From the day he first set foot on the campus of the University of Kansas as a freshman chosen to become one of college basketball's elite, Danny Manning has ducked the spotlight. Today though, he had to make a choice. He could duck the spotlight and Kansas would go home, one step short of the Final Four. Or, he could take over.

He took over.

When he was finished, North Carolina State was going home and Kansas was going on to Dallas, to a Final Four meeting with Duke after beating the Wolfpack, 75-67, before 16,800 in Kemper Arena.

Manning scored 12 straight points in the crunch when Kansas (35-3) went from five down to four up. He finished the game with 22 points and six rebounds. When the Jayhawks got their lead to four points, 7-foot-1 center Greg Dreiling, a non-factor most of this tournament, suddenly found life, dominating the inside down the stetch. He wound up with 19 points and 12 rebounds.

"We know when Danny wants the ball," Ron Kellogg said when it was over. "He shows us with his eyes, with his hands, with the way he moves. He knew we were in trouble and he wanted it.
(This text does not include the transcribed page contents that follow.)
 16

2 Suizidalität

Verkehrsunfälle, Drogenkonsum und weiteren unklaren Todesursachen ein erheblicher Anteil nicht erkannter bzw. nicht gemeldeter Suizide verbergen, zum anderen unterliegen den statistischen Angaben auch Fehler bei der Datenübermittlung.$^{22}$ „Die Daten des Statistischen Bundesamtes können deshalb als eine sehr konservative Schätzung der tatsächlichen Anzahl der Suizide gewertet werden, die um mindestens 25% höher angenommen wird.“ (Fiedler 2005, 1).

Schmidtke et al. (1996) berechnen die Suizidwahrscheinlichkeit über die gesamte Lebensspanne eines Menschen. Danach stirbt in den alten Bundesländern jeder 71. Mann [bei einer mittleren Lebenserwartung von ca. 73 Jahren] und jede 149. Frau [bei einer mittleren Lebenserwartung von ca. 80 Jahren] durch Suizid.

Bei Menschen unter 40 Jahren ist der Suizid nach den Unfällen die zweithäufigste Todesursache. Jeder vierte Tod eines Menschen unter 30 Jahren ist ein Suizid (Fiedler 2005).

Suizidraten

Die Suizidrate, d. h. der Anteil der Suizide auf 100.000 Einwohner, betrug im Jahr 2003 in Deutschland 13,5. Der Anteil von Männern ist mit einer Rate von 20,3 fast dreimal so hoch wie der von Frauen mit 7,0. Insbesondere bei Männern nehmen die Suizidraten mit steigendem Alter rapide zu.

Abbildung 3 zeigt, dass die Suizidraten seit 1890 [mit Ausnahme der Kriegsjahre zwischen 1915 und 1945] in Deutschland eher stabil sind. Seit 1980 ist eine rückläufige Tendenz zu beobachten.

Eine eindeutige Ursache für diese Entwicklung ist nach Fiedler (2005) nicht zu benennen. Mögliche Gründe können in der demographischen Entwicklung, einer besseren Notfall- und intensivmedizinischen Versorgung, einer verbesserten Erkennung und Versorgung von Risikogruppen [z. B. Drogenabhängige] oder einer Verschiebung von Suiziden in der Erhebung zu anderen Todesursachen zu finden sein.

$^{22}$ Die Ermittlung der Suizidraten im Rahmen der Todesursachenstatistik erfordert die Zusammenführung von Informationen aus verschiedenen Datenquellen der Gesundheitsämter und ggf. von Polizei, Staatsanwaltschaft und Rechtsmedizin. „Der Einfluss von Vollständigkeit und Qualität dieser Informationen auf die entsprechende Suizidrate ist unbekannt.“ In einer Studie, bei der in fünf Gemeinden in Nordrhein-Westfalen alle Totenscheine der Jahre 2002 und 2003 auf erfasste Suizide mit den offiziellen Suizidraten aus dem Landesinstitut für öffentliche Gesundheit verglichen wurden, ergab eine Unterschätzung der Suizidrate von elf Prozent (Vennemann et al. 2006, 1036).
"It was do or die and he did."

Kansas was in big trouble. North Carolina State (21-13) had followed its game plan to perfection, keeping the pace slow, trailing by 35-33 at halftime, then coming on with a burst to lead at 57-52 with 8:53 to play.

That lead came when Nate McMillan deflected Kellogg's pass to Ernie Myers, who raced downcourt for a layup. Fouled, Myers could have put the lead at 58-52. "I thought we had 'em," N.C. State Coach Jim Valvano said. "We could have been up six and then their shots become awfully tough. Then the home crowd works against them because the place is like a morgue. But we made a couple of mistakes and Manning, well, Manning is a great player."
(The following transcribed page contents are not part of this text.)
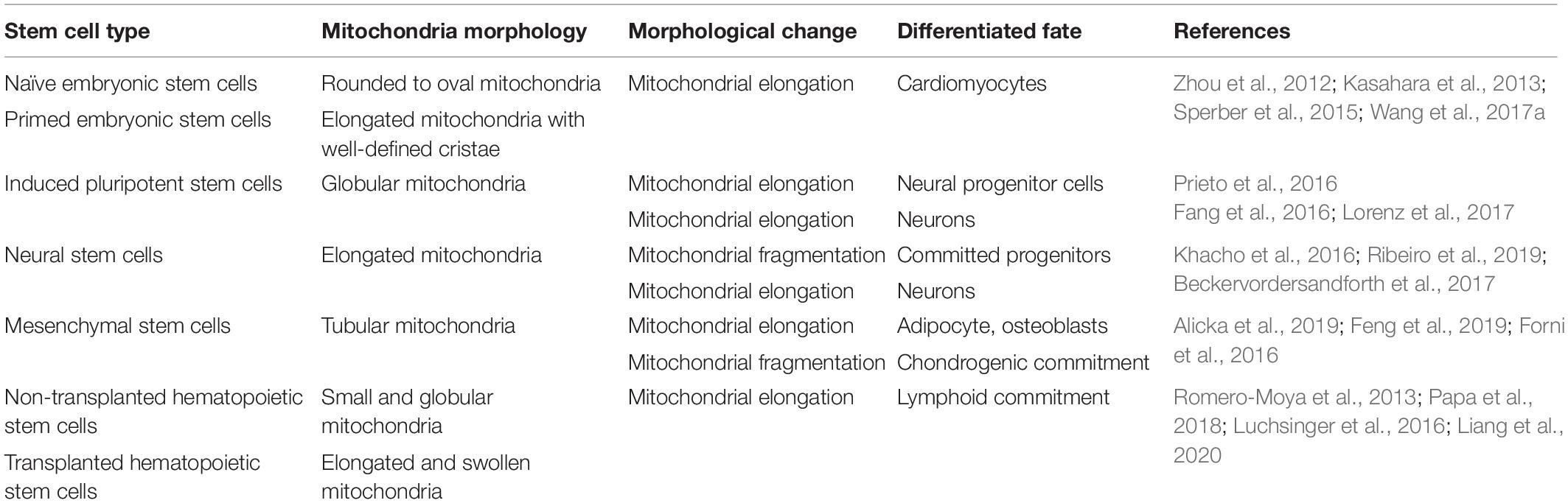 | Stem cell type | Mitochondria morphology | Morphological change | Differentiated fate | References |
|---|---|---|---|---|
| Naïve embryonic stem cells | Rounded to oval mitochondria | Mitochondrial elongation | Cardiomyocytes | Zhou et al., 2012; Kasahara et al., 2013; Sperber et al., 2015; Wang et al., 2017a |
| Primed embryonic stem cells | Elongated mitochondria with well-defined cristae | | | |
| Induced pluripotent stem cells | Globular mitochondria | Mitochondrial elongation | Neural progenitor cells | Prieto et al., 2016 |
| | | Mitochondrial elongation | Neurons | Fang et al., 2016; Lorenz et al., 2017 |
| Neural stem cells | Elongated mitochondria | Mitochondrial fragmentation | Committed progenitors | Khacho et al., 2016; Ribeiro et al., 2019; Beckervordersandforth et al., 2017 |
| | | Mitochondrial elongation | Neurons | |
| Mesenchymal stem cells | Tubular mitochondria | Mitochondrial elongation | Adipocyte, osteoblasts | Alicka et al., 2019; Feng et al., 2019; Forni et al., 2016 |
| | | Mitochondrial fragmentation | Chondrogenic commitment | |
| Non-transplanted hematopoietic stem cells | Small and globular mitochondria | Mitochondrial elongation | Lymphoid commitment | Romero-Moya et al., 2013; Papa et al., 2018; Luchsinger et al., 2016; Liang et al., 2020 |
| Transplanted hematopoietic stem cells | Elongated and swollen mitochondria | | | |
Myers missed the foul shot. Kansas pushed the ball downcourt and Manning pulled up for a 12-foot shot in the lane. If he missed, there was no one around the basket from Kansas, N.C. State would have the ball, the lead and the clock.

"It was a bad shot," Valvano said. "Except it went in."

"I wanted to go inside with it, but I had a little room to shoot, so I shot," Manning said. "I was relieved when it went in."

Now it was 57-54. Time for North Carolina State to take its time, work the clock, get the ball inside to Charles Shackleford (20 points) or Chris Washburn (17) for a good shot. Instead, Washburn, trying to take a quick shot, traveled.

"I guess inexperience showed there," he said. "I was trying to do too much, too soon."

Manning had to do it all now. Quickly, he found a hole in the zone along the left base line, drove and made it 57-56. Valvano called time to make sure his team didn't panic amid the suddenly berserk crowd.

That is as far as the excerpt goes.